• **What needs to be done**: Working from the records below, return word for word the line that contains "sea salt on wooden table photo" and each line after it, ending with the last. Skip all pictures.

##### Materials provided #####

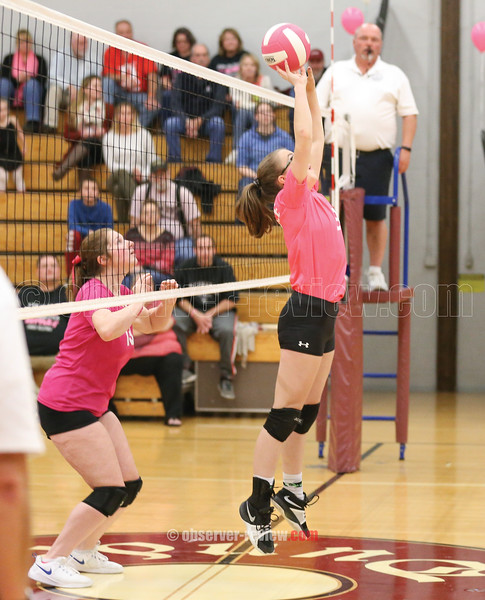 Dundee's Lily Hall (right) jumps to help the ball get over the net, Wednesday, Oct. 16.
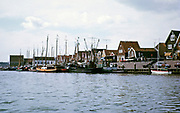View of the village and fishing boats from the sea, Volendam, Netherlands 1973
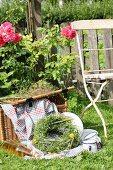 Picnic basket, blanket, enamel crockery and wreath of wildflowers in garden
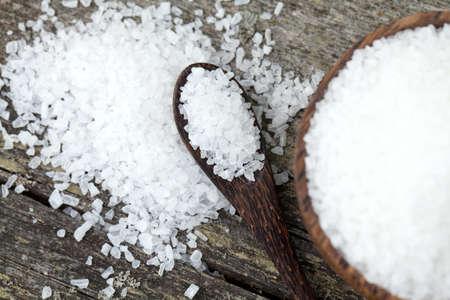 sea salt on wooden table photo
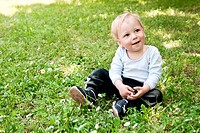 Portrait of little boy on the grass.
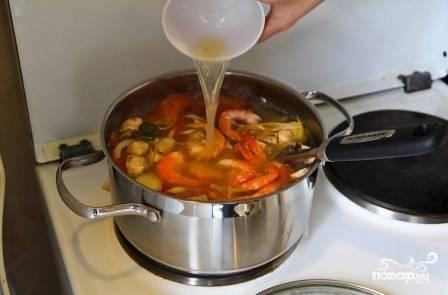 Пробуем суп, если надо — добавляем соль. Затем добавляем креветки, нарезанный на кусочки перец чили и сок лайма.
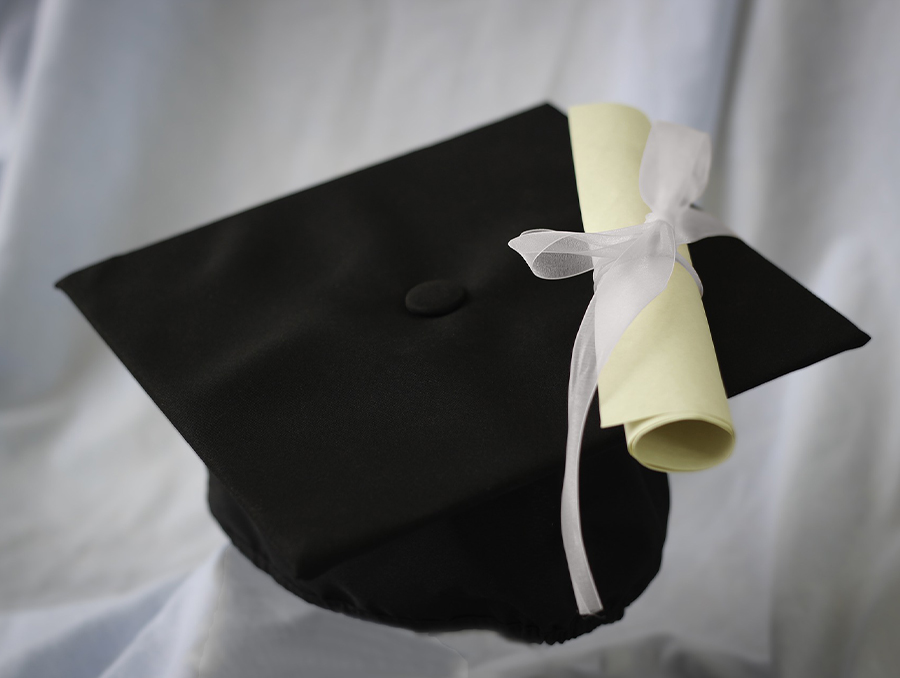 Stock image of a black graduation cap with a diploma on top behind a white background.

#####

• **Response to this exercise**:
 sea salt on wooden table photo
 Portrait of little boy on the grass.
 Пробуем суп, если надо — добавляем соль. Затем добавляем креветки, нарезанный на кусочки перец чили и сок лайма.
 Stock image of a black graduation cap with a diploma on top behind a white background.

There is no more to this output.